SELECTED TEXT:
>> begin

Thomas Schneider is Ambassador and Director of International Affairs at the Swiss Federal Office of Communication (OFCOM). He has been representing Switzerland in various international fora since the 2003 WSIS Summit, responsible for the hosting of the IGF 2017 in Geneva and chaired committees like ICANN’s GAC (2014-2017) or the Council of Europe’s CDMSI (2018-2019). He has also been an initiator of EuroDIG and the Swiss IGF.
Inspired by the “flower power” movement’s vision of a world free of power and control with people connecting to transcend (physical) borders, the internet was designed by Californian researchers to share knowledge and ideas, and instead of using mechanisms of command and control, decisions were taken in open-ended fora based on mutual trust and by means of “rough consensus”. This approach has allowed the internet to become a carrier of unprecedented societal and economic innovation.
With the spread of the internet and the growing impact of digital tools and services worldwide, we had to realize, however, that human beings do not behave more altruistically online than offline and that – in the absence of appropriate incentives and checks and balances – whoever has power is tempted to abuse it and criminals are using digital technologies like they used other technologies before.
In the past decades, globalisation and digitization have increased differentiation and interdependence of our economies and societies. Private sector actors have become important drivers of innovation and a few tech-startups have become global powers with massive influence on the rules and norms that shape our daily lives. While, on national and global levels, some people have been able to benefit from globalisation and digital transformation, others are falling behind or are afraid of doing so in the future. With the traditional governance systems on national and global levels becoming more polarized and failing to produce stability and trust and to balance inequalities, some people fear that digital technologies may be used to dominate to subdue other people or nations rather than to improve our lives.

>> end

DATA RECORDS:
>> begin

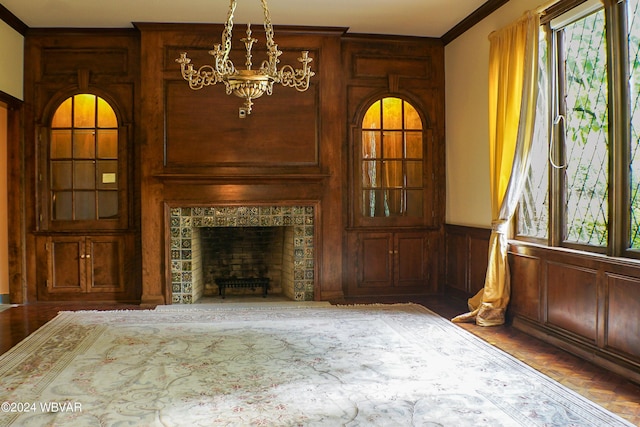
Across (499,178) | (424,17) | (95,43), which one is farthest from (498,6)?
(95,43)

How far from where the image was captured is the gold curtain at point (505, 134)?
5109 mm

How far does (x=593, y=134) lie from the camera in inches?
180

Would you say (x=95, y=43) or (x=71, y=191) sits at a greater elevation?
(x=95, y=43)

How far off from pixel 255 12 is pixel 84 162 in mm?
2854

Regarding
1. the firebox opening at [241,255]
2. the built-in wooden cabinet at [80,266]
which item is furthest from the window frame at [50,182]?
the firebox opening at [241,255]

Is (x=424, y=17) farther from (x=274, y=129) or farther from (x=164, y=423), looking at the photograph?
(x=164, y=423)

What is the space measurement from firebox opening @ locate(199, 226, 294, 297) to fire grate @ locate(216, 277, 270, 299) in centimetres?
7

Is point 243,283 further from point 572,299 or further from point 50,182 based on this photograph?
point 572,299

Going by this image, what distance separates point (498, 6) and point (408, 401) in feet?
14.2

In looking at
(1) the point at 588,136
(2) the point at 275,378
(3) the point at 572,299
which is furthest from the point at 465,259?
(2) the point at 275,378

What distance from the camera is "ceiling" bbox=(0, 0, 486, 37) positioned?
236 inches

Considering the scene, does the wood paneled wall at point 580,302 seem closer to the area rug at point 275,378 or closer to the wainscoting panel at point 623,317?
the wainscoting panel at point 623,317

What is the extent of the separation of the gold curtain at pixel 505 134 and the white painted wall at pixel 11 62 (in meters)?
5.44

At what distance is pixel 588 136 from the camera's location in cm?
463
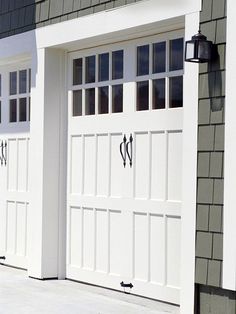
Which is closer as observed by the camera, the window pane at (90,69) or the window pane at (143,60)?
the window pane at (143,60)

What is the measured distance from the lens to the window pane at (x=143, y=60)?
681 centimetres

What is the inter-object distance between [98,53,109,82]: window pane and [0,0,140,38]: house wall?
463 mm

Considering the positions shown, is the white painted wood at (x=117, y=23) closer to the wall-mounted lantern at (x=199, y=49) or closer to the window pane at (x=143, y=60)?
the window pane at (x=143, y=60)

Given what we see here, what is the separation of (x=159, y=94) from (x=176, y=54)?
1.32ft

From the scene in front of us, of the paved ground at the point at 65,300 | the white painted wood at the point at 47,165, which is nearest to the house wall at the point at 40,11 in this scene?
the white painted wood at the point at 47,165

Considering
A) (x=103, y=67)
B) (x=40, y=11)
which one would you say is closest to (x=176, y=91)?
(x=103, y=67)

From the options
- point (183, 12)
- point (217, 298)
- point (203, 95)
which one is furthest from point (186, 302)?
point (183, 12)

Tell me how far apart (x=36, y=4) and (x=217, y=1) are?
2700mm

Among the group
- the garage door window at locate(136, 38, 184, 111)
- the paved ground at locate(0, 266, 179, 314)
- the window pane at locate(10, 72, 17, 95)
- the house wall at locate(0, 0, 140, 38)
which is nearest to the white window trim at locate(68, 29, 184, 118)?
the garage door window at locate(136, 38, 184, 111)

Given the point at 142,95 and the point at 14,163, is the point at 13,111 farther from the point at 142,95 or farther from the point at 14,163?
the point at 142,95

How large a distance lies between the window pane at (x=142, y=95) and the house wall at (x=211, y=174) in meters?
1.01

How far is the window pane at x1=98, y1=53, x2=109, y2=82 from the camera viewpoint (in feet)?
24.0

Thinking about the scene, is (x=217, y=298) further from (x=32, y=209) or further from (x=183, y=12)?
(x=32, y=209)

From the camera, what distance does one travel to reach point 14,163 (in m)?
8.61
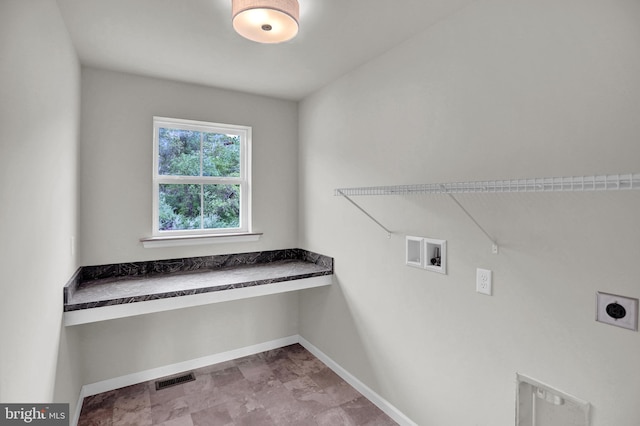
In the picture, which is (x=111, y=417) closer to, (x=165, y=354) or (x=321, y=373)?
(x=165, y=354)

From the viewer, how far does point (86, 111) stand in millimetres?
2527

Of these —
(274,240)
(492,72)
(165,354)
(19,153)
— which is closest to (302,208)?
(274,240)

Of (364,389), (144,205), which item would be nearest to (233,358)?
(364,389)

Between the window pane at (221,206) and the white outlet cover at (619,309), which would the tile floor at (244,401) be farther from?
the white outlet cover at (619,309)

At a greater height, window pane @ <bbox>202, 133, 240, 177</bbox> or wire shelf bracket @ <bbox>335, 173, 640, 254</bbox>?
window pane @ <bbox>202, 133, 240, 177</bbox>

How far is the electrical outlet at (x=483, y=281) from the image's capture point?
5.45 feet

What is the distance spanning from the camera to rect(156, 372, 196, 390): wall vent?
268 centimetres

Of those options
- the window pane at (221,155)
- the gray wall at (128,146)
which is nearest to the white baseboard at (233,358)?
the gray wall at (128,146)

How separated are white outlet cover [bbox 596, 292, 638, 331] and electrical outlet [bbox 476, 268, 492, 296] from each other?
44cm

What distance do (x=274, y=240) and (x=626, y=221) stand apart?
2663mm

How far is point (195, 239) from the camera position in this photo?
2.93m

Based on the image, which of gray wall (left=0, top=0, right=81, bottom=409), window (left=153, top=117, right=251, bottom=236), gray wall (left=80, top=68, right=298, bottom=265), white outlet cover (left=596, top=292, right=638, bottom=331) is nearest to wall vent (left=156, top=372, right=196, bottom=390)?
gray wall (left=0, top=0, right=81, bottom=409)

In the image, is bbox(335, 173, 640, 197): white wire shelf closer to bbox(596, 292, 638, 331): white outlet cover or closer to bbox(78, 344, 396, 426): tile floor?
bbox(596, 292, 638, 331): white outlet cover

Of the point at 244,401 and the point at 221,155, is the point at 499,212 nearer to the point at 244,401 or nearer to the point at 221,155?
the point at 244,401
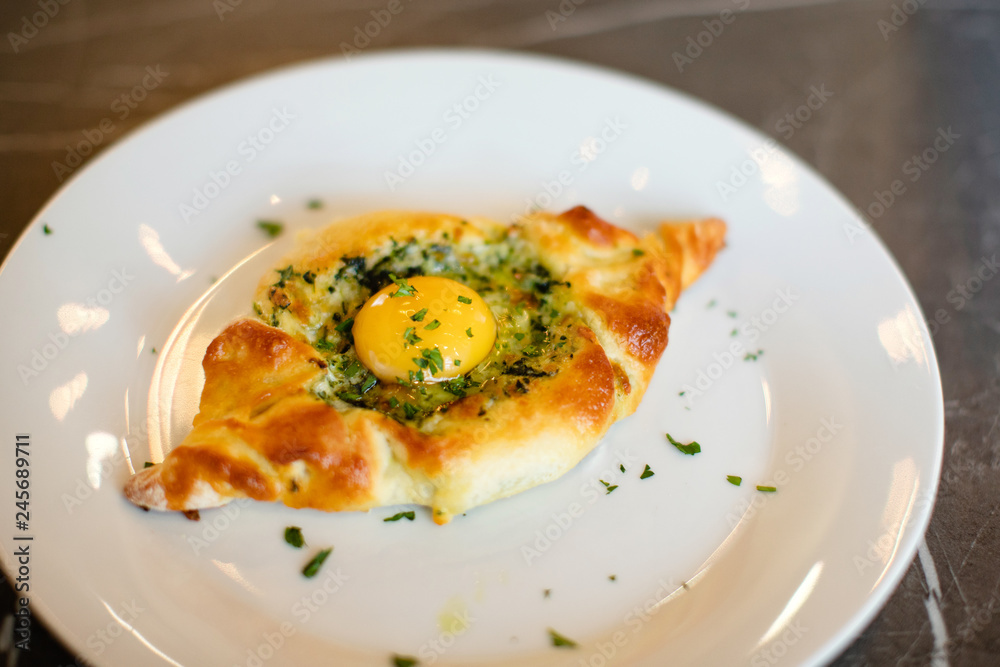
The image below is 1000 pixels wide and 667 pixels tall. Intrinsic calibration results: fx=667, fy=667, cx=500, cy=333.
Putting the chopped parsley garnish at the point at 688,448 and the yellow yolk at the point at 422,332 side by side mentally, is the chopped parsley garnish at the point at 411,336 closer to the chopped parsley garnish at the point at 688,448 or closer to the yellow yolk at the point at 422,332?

>> end

GIVEN REQUEST 1: Duplicate the part of the internet governance text that opens with the words containing "Inspired by the" and closes with "other technologies before.".
GIVEN REQUEST 2: According to the internet governance text, why do some people fear that digital technologies "may be used to dominate to subdue other people or nations"? Answer in one to three sentences.

TASK ANSWER 1:
Inspired by the “flower power” movement’s vision of a world free of power and control with people connecting to transcend (physical) borders, the internet was designed by Californian researchers to share knowledge and ideas, and instead of using mechanisms of command and control, decisions were taken in open-ended fora based on mutual trust and by means of “rough consensus”. This approach has allowed the internet to become a carrier of unprecedented societal and economic innovation.
With the spread of the internet and the growing impact of digital tools and services worldwide, we had to realize, however, that human beings do not behave more altruistically online than offline and that – in the absence of appropriate incentives and checks and balances – whoever has power is tempted to abuse it and criminals are using digital technologies like they used other technologies before.

TASK ANSWER 2: The fear arises because traditional governance systems at national and global levels are becoming more polarized. They are failing to produce stability and trust and to balance inequalities.